Supplied material

+++++

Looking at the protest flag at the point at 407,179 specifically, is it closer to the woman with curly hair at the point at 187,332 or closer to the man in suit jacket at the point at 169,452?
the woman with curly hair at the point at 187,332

+++++

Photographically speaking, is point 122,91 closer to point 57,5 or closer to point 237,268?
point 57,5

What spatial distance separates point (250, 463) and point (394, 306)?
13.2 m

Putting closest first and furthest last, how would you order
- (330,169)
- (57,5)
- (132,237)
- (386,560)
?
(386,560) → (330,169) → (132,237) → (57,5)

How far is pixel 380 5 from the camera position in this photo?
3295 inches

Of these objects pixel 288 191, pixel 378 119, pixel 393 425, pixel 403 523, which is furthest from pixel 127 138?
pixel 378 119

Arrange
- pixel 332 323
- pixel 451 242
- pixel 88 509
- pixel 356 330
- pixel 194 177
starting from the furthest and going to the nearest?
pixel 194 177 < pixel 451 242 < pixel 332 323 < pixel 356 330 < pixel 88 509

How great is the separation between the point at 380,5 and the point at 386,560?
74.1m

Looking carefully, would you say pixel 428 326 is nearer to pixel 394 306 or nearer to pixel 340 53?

+++++

Problem to solve
Please reproduce the lines starting with the line that contains "Photographically speaking, is" and going on through the line that contains "Looking carefully, would", copying each one exactly.

Task result
Photographically speaking, is point 122,91 closer to point 57,5 or closer to point 237,268?
point 57,5

What spatial distance separates point (250, 463) and point (394, 306)?
13.2 m

Putting closest first and furthest last, how would you order
- (330,169)
- (57,5)
- (132,237)
- (386,560)
?
(386,560) → (330,169) → (132,237) → (57,5)

How far is pixel 380 5 from the camera position in this photo?
3295 inches

Of these objects pixel 288 191, pixel 378 119, pixel 393 425, pixel 403 523, which is furthest from pixel 127 138?
pixel 378 119

Arrange
- pixel 332 323
- pixel 451 242
- pixel 88 509
- pixel 356 330
- pixel 194 177
starting from the furthest and going to the nearest?
pixel 194 177 < pixel 451 242 < pixel 332 323 < pixel 356 330 < pixel 88 509

How great is the separation between the point at 380,5 and the point at 386,560?
74.1m

Looking carefully, would you say pixel 428 326 is nearer to pixel 394 306 or nearer to pixel 340 53?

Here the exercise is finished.